Last updated: 31 May 2017
At a glance
- In addition to the regulation of individual lenders by both the Prudential Regulation Authority (PRA) and the Financial Conduct Authority (FCA), lenders have to have regard to additional macro-prudential regulation in the form of directions and recommendations made by the Financial Policy Committee (FPC).
- On 25 March 2015, Parliament approved regulations granting powers of direction for the FPC over housing tools - specifically limits on residential mortgage lending by reference to loan-to-value (LTV) and Debt-to Income (DTI) ratios. The measures came into force on 6 April 2015. (The FPC has published two draft policy statements on FPC powers over leverage ratio tools and FPC powers over housing tools.)
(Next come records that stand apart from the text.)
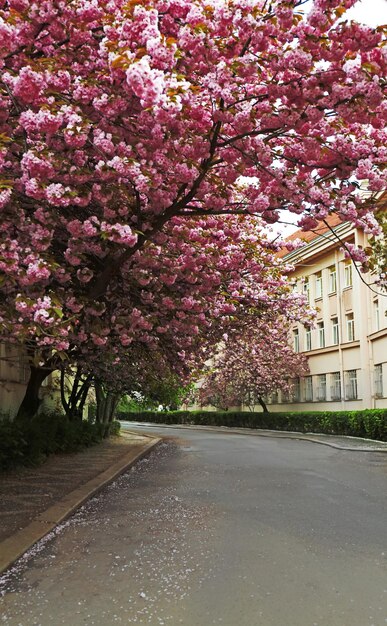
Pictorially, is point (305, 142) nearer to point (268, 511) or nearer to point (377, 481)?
point (268, 511)

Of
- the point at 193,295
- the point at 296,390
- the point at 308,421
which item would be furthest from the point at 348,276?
the point at 193,295

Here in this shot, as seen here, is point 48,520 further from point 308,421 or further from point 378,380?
point 308,421

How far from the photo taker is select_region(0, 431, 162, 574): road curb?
5.87m

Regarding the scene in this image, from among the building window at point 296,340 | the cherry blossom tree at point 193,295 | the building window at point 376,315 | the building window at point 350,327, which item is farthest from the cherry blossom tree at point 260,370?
the cherry blossom tree at point 193,295

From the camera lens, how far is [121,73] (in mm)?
5355

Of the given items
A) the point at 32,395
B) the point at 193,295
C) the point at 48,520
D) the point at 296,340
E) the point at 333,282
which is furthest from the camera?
the point at 296,340

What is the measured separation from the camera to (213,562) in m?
5.55

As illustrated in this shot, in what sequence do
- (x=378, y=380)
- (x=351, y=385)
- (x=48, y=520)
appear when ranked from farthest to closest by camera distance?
(x=351, y=385) → (x=378, y=380) → (x=48, y=520)

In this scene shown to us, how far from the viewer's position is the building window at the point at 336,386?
3534 centimetres

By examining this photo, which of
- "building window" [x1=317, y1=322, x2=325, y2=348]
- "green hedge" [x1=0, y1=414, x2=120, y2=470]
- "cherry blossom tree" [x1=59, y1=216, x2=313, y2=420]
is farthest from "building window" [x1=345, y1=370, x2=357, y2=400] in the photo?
"cherry blossom tree" [x1=59, y1=216, x2=313, y2=420]

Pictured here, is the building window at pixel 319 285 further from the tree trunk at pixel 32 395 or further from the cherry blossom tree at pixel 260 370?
the tree trunk at pixel 32 395

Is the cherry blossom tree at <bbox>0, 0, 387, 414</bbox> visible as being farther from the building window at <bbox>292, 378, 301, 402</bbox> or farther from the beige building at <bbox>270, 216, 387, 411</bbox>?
the building window at <bbox>292, 378, 301, 402</bbox>

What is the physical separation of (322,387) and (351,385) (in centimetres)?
370

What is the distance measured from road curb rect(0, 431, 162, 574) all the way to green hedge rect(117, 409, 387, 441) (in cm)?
1532
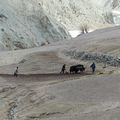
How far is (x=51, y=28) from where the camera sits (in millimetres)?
57938

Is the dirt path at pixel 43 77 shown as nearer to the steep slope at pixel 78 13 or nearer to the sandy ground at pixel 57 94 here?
the sandy ground at pixel 57 94

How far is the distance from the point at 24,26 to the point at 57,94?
3235 centimetres

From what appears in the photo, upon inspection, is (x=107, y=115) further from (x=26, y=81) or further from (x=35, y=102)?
(x=26, y=81)

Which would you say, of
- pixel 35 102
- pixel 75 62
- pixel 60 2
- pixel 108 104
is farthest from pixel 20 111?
pixel 60 2

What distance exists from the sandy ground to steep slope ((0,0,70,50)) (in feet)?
47.2

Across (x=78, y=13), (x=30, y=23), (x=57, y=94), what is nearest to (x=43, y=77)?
(x=57, y=94)

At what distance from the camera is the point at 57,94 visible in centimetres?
2292

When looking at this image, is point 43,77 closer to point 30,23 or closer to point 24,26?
point 24,26

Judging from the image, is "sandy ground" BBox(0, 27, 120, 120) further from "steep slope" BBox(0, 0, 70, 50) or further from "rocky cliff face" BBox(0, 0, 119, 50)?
"rocky cliff face" BBox(0, 0, 119, 50)

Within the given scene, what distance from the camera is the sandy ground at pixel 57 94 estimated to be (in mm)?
19531

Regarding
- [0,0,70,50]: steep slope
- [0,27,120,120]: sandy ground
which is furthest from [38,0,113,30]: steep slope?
[0,27,120,120]: sandy ground

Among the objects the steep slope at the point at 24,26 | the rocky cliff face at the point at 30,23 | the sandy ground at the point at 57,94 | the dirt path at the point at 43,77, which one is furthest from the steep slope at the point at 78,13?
the dirt path at the point at 43,77

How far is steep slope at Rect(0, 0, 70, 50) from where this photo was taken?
5000 cm

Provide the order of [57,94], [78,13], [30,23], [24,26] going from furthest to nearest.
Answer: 1. [78,13]
2. [30,23]
3. [24,26]
4. [57,94]
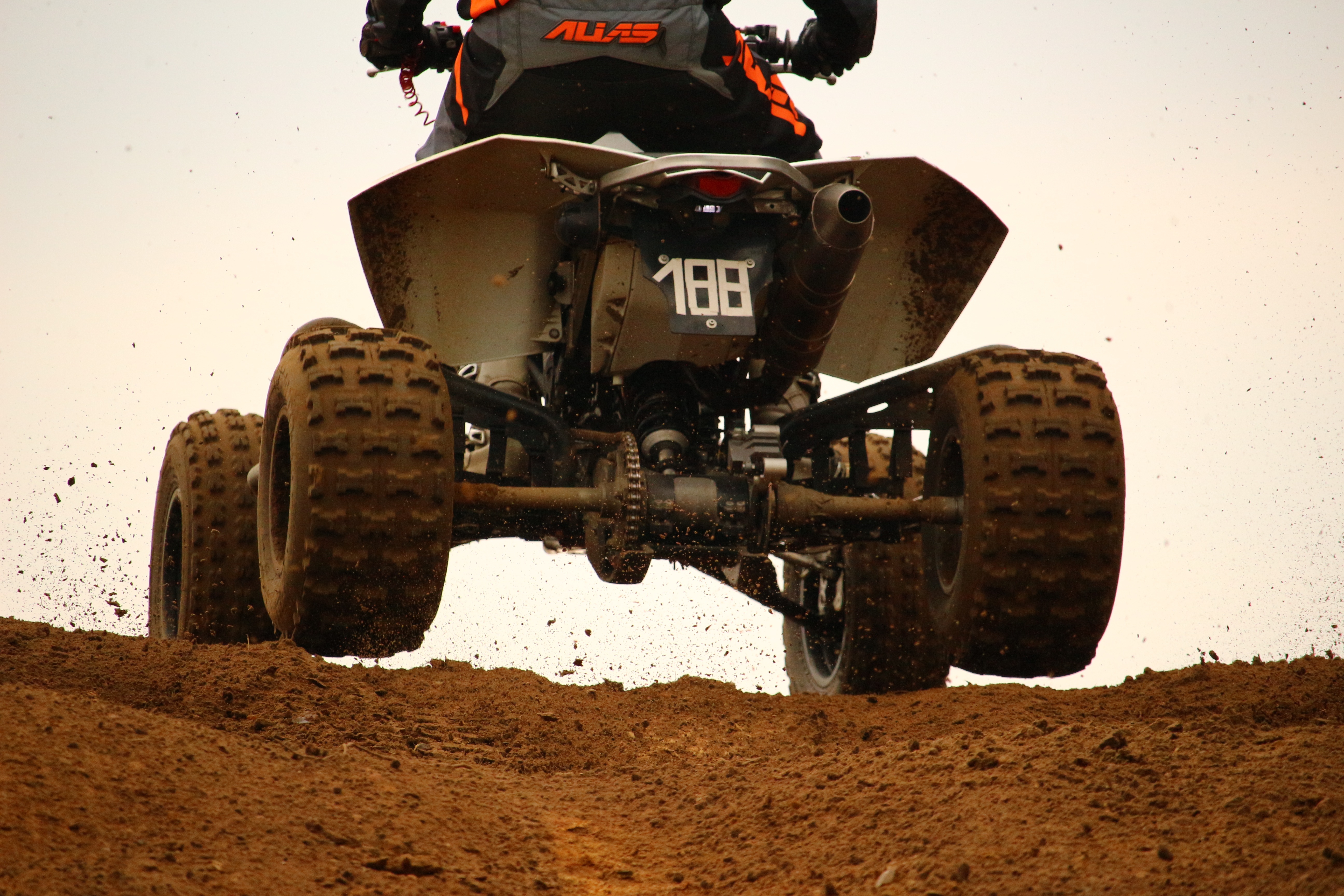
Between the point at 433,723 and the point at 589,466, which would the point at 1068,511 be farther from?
the point at 433,723

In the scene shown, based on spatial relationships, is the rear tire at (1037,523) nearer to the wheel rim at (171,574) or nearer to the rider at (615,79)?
the rider at (615,79)

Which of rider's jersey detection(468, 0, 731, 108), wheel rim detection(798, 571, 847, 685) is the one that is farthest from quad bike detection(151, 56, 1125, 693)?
wheel rim detection(798, 571, 847, 685)

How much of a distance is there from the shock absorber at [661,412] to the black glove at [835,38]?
1488 millimetres

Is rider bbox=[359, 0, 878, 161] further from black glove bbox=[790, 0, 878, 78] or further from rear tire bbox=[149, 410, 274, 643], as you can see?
rear tire bbox=[149, 410, 274, 643]

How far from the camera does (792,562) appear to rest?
21.3ft

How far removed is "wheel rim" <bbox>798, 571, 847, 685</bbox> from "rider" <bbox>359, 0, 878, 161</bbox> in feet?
6.37

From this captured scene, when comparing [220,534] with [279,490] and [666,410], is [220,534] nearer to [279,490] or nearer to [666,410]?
[279,490]

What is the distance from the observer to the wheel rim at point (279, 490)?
4.57 meters

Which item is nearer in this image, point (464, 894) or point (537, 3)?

- Following on from the consultation, on 16 November 2016, HM Treasury made the announcement that it was granting the Bank of England’s Financial Policy Committee (FPC) powers of direction in the buy-to-let market.
- This will mean that from early 2017, the FPC will be able to direct the PRA and FCA to require regulated lenders to place limits on buy-to-let mortgage lending in relation to:
- loan-to-value (LTV) ratios
- interest coverage ratios (ICRs)
- On 29 September 2016, the Prudential Regulation Authority (PRA) published a consultation on underwriting standards for buy-to-let mortgages, following a period of consultation. We will publish the results of the consultation on this page when they become available.
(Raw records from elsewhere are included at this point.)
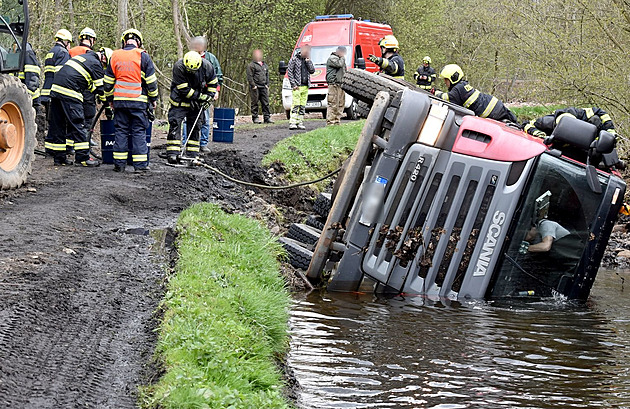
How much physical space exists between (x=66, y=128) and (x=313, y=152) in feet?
16.1

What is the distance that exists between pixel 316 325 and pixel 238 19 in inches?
919

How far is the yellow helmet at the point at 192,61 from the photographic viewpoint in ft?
38.6

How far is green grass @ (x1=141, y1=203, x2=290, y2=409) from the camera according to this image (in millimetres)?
3898

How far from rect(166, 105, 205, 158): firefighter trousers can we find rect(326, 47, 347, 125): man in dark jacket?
18.9ft

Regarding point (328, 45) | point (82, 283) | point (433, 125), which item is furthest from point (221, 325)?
point (328, 45)

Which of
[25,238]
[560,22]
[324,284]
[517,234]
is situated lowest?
[324,284]

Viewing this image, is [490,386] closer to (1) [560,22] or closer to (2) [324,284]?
(2) [324,284]

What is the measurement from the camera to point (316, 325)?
22.5 feet

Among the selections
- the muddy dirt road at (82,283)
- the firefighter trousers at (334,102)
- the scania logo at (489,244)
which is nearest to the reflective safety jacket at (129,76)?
the muddy dirt road at (82,283)

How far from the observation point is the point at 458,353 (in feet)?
20.2

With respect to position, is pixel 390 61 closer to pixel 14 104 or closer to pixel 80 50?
pixel 80 50

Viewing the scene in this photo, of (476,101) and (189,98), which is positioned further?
(189,98)

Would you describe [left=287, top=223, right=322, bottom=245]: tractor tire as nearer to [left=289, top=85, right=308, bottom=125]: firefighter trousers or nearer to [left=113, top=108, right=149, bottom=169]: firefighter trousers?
[left=113, top=108, right=149, bottom=169]: firefighter trousers

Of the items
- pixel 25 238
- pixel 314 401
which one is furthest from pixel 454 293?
pixel 25 238
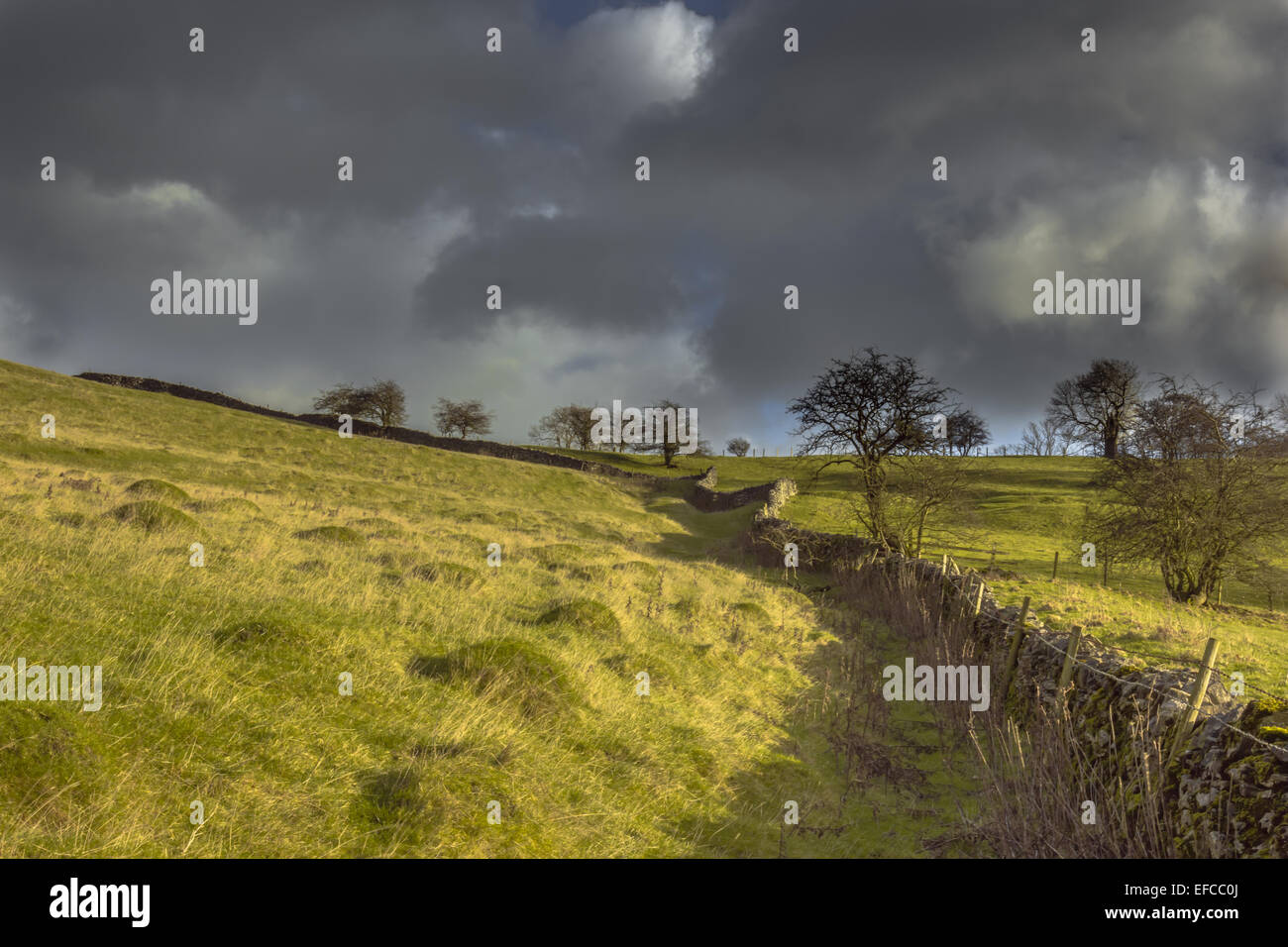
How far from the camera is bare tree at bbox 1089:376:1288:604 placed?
2017 cm

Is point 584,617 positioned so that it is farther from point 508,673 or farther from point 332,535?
point 332,535

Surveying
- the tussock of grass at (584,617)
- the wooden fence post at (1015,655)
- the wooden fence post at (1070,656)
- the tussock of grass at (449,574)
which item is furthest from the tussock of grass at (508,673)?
the wooden fence post at (1015,655)

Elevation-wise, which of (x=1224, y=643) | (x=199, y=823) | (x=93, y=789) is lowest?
(x=1224, y=643)

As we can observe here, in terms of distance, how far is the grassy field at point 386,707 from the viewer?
15.0 feet

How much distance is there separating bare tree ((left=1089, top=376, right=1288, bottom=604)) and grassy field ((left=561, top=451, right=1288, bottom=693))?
1.62m

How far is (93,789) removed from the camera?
4.27m

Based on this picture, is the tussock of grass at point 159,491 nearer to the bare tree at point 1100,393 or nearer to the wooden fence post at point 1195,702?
the wooden fence post at point 1195,702

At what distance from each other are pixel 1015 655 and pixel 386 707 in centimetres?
995

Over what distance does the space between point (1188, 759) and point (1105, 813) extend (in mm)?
957

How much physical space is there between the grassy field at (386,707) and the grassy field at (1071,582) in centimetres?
606
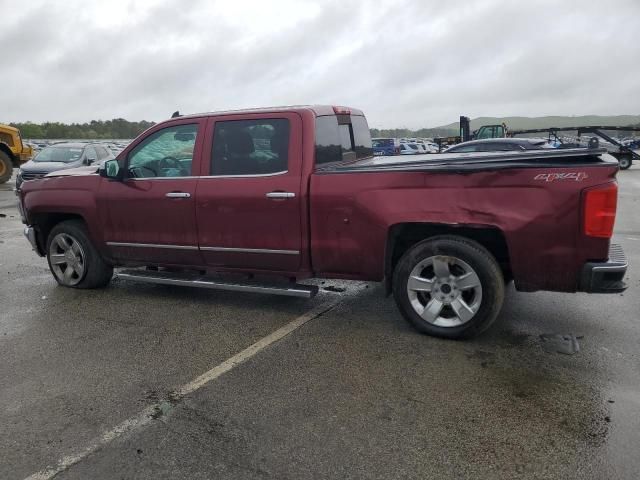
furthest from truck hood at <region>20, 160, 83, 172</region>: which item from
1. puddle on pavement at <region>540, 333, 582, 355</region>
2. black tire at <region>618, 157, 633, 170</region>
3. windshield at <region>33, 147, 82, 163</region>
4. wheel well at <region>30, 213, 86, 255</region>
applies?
black tire at <region>618, 157, 633, 170</region>

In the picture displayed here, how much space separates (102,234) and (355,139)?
285 centimetres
We support the strengthening of the regulatory architecture of the UK financial system, to create a more robust and stable system.
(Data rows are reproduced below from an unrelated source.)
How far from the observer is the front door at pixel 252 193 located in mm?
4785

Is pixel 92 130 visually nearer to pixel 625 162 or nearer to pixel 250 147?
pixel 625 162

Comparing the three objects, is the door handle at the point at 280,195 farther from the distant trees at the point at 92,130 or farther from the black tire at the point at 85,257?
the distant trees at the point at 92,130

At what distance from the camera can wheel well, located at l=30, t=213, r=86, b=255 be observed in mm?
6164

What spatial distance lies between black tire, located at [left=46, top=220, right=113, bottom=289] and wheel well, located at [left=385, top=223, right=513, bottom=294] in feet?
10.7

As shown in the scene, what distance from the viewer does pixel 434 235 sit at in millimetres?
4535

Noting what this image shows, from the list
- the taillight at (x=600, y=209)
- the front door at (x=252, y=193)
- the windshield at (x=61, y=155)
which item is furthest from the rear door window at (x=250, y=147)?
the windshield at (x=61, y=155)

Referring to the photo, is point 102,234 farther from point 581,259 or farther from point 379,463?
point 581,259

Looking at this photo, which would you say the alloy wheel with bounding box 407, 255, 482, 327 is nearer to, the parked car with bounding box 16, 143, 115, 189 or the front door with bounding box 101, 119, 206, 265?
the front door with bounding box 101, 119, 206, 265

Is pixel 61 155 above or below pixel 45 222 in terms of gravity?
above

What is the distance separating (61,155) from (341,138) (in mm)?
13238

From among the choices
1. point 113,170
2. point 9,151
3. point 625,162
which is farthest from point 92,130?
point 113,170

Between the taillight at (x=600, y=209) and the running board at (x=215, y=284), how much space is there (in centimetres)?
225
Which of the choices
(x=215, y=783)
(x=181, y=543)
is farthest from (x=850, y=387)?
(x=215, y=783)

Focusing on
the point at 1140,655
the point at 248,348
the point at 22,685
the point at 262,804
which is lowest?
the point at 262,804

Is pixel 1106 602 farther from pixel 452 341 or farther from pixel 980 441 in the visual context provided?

Given the number of recent additions to the macro-prudential regime, we would like a period of review and consolidation to evaluate how these developments operate in the market; and how macro-prudential regulation interacts with the concurrent developments in prudential and conduct regulation.
We question the use of FPC powers of direction and prefer the use of recommendations, where the relevant regulatory bodies (PRA and FPC) can engage in a consultation process with the industry.
Why this is important for lenders
Following the financial crisis, various stakeholders in the debate on the regulatory control of the UK financial system argued that a new approach was required. In particular, it was proposed that as well as the regulation of individual firms by the FCA and PRA, it was necessary to impose regulatory oversight of the financial system as a whole. As a result, the FPC was created to implement macro-prudential regulation designed to maintain the stability of the financial system.
So far, macro-prudential regulation has focussed on measures affecting the UK housing market, owing to the size of the UK housing market in relation to the UK economy and the impact that issues in the housing market could have on lenders and the wider economy.